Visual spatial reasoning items
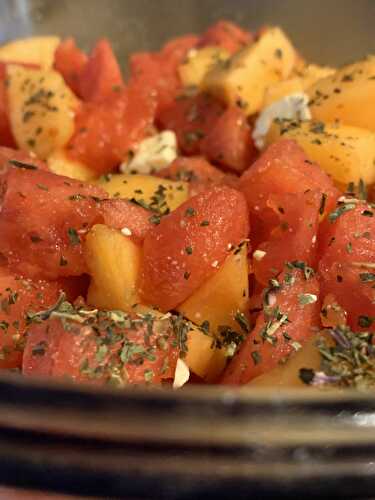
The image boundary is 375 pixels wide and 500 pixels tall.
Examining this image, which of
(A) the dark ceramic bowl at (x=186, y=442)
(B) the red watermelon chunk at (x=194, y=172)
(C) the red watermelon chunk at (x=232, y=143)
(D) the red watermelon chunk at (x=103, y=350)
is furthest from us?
(C) the red watermelon chunk at (x=232, y=143)

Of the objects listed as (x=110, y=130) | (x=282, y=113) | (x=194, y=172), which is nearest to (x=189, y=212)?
(x=194, y=172)

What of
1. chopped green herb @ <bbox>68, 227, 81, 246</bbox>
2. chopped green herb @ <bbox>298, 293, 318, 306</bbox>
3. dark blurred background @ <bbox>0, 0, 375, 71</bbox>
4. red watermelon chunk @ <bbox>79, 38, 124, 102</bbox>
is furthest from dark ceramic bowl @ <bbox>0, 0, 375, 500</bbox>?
dark blurred background @ <bbox>0, 0, 375, 71</bbox>

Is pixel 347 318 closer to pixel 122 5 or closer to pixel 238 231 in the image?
pixel 238 231

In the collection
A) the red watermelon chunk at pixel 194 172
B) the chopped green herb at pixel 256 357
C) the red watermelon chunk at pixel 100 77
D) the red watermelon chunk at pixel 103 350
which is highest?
the red watermelon chunk at pixel 100 77

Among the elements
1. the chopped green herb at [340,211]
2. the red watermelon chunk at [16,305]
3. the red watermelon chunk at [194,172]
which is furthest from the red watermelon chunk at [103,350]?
the red watermelon chunk at [194,172]

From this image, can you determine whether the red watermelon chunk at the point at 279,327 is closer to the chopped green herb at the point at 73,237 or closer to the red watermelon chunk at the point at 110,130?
the chopped green herb at the point at 73,237

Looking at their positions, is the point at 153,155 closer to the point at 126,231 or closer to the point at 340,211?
the point at 126,231

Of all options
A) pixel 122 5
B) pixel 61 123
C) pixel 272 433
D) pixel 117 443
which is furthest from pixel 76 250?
pixel 122 5
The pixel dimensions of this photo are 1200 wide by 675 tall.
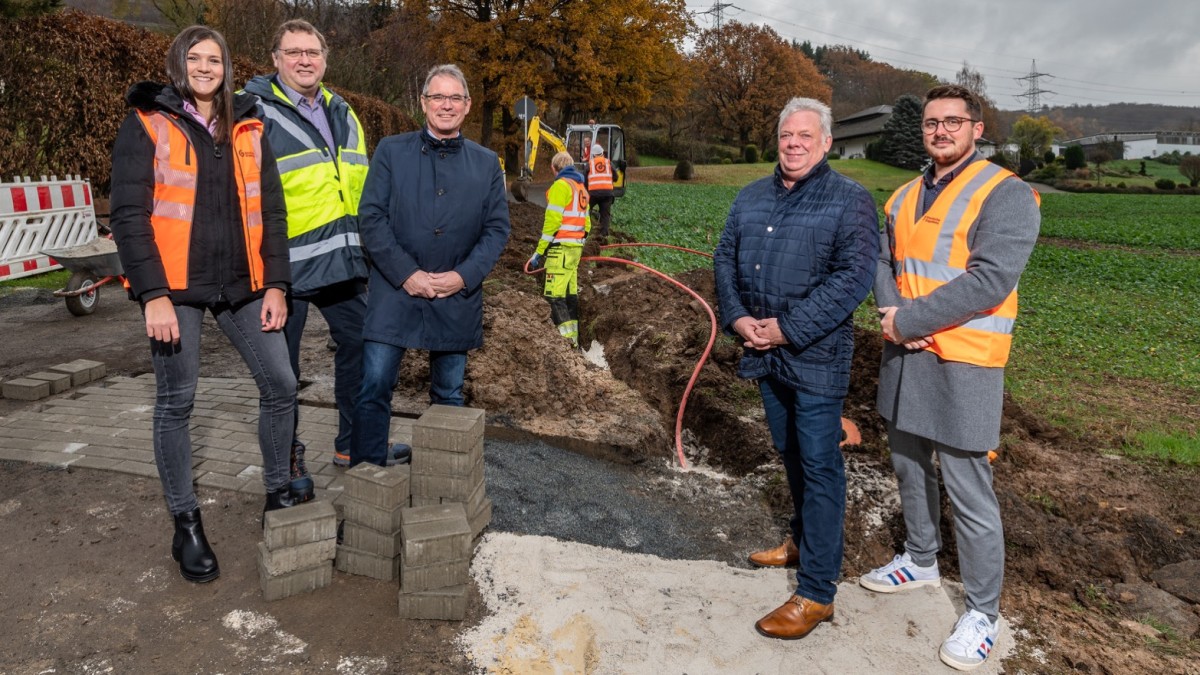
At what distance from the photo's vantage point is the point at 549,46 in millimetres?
33906

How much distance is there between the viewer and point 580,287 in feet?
34.3

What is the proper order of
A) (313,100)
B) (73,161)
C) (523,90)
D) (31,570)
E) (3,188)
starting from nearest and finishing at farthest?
1. (31,570)
2. (313,100)
3. (3,188)
4. (73,161)
5. (523,90)

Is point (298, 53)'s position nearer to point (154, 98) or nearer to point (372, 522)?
point (154, 98)

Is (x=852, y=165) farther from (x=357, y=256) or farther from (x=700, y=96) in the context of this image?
(x=357, y=256)

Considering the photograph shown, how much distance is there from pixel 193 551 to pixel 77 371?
337cm

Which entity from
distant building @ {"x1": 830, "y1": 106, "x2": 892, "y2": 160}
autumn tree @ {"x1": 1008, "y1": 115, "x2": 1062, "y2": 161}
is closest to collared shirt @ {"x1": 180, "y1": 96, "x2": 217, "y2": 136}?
distant building @ {"x1": 830, "y1": 106, "x2": 892, "y2": 160}

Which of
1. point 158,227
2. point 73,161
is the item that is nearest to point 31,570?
point 158,227

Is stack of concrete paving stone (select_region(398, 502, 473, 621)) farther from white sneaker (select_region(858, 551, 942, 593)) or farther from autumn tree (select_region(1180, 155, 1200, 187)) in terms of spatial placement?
autumn tree (select_region(1180, 155, 1200, 187))

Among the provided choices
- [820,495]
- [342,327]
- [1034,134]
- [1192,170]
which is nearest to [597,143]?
[342,327]

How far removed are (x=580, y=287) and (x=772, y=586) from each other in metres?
7.25

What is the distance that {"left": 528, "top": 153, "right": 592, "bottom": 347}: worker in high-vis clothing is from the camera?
24.4ft

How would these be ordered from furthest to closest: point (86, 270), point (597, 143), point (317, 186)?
point (597, 143) → point (86, 270) → point (317, 186)

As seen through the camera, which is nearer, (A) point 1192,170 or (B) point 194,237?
(B) point 194,237

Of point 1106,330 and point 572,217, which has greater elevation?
point 572,217
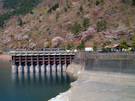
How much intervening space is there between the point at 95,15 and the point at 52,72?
6678cm

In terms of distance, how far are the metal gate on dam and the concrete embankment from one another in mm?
16853

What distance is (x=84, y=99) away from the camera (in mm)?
25406

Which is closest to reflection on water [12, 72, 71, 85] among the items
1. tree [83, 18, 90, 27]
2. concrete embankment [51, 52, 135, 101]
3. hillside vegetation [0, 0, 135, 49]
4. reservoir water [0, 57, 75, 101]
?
reservoir water [0, 57, 75, 101]

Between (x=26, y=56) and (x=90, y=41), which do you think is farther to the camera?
(x=90, y=41)

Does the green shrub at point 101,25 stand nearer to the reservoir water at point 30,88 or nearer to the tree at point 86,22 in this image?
the tree at point 86,22

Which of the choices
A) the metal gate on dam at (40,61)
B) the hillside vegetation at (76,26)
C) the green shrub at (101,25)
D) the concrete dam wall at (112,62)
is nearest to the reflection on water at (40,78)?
the metal gate on dam at (40,61)

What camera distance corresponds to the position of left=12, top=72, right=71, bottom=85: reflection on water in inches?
1850

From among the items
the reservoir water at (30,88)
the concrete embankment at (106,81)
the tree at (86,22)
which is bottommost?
the reservoir water at (30,88)

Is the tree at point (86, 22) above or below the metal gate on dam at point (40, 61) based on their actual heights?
above

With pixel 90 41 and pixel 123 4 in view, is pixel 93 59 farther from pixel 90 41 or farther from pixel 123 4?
pixel 123 4

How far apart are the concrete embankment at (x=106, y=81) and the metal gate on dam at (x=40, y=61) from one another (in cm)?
1685

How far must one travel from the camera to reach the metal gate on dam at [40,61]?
5772cm

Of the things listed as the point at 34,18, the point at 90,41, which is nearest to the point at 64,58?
the point at 90,41

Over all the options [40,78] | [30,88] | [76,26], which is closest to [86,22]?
[76,26]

PROBLEM
Rewrite the lines above as a Markdown table with the columns Row and Line, skipping blank lines. Begin at the line that has "How much distance is there between" and stop after the line that has "point (597, 143) →".

PROBLEM SOLUTION
| Row | Line |
|---|---|
| 1 | How much distance is there between the viewer and point 580,287 in feet? |
| 2 | 34.3 |
| 3 | What is the proper order of |
| 4 | A) (313,100) |
| 5 | B) (73,161) |
| 6 | C) (523,90) |
| 7 | D) (31,570) |
| 8 | E) (3,188) |
| 9 | starting from nearest and finishing at farthest? |
| 10 | 1. (31,570) |
| 11 | 2. (313,100) |
| 12 | 3. (3,188) |
| 13 | 4. (73,161) |
| 14 | 5. (523,90) |
| 15 | Is point (298, 53)'s position nearer to point (154, 98) or nearer to point (372, 522)? |
| 16 | point (154, 98) |
| 17 | Is (x=852, y=165) farther from (x=357, y=256) or farther from (x=700, y=96) in the context of this image? |
| 18 | (x=357, y=256) |
| 19 | Considering the photograph shown, how much distance is there from pixel 193 551 to pixel 77 371? |
| 20 | 337cm |
| 21 | Which entity from |
| 22 | distant building @ {"x1": 830, "y1": 106, "x2": 892, "y2": 160} |
| 23 | autumn tree @ {"x1": 1008, "y1": 115, "x2": 1062, "y2": 161} |
| 24 | is closest to collared shirt @ {"x1": 180, "y1": 96, "x2": 217, "y2": 136}? |
| 25 | distant building @ {"x1": 830, "y1": 106, "x2": 892, "y2": 160} |
| 26 | Which of |
| 27 | 1. point 158,227 |
| 28 | 2. point 73,161 |
| 29 | is the item that is nearest to point 31,570? |
| 30 | point 158,227 |
| 31 | Is stack of concrete paving stone (select_region(398, 502, 473, 621)) farther from white sneaker (select_region(858, 551, 942, 593)) or farther from autumn tree (select_region(1180, 155, 1200, 187)) in terms of spatial placement? |
| 32 | autumn tree (select_region(1180, 155, 1200, 187)) |
| 33 | Among the provided choices |
| 34 | - [820,495] |
| 35 | - [342,327] |
| 36 | - [1034,134] |
| 37 | - [1192,170] |
| 38 | which is nearest to [597,143]? |
| 39 | [342,327] |
| 40 | How far removed are (x=580, y=287) and (x=772, y=586) from each other in metres? |
| 41 | 7.25 |
| 42 | What is the distance that {"left": 528, "top": 153, "right": 592, "bottom": 347}: worker in high-vis clothing is from the camera? |
| 43 | 24.4ft |
| 44 | How would these be ordered from furthest to closest: point (86, 270), point (597, 143), point (317, 186)? |
| 45 | point (597, 143) → point (86, 270) → point (317, 186) |